David saiu então de sua posição e veio até mim. Seu blusão rosa claro com a escrita "problemáticos de plantão" bem pequenininho no canto me distraiu por alguns segundos. Em seus pés havia um sapato social marrom bem escuro. Também usava uma calça jeans um tanto quanto desconfortável na minha opinião
- Fofa?
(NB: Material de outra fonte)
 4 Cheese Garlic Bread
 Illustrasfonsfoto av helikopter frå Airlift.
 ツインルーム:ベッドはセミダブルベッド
Cuidado por que quando necessário, eu mordo - eu estava estressada com a situação.
- Relaxa, não precisa ficar brava justo comigo baixinha, eles vão ficar discutindo ali um bom tempo... Mike e Gabriel é tipo amor e ódio, só que mais a parte do ódio... Deixa eu te apresentar o pessoal
- Tá olhando muito pro meu namorado, gostei não! - Miguel disse irônico - pode tirar as mãos desse lindo - nisso segurou o queixo de David e deu um selinho.
Miguel usava uma blusa xadrez vermelha e azul, uma regata branca, uma bermuda vinho e um chinelo dos Minions. Ele parecia o mais confortável de todos.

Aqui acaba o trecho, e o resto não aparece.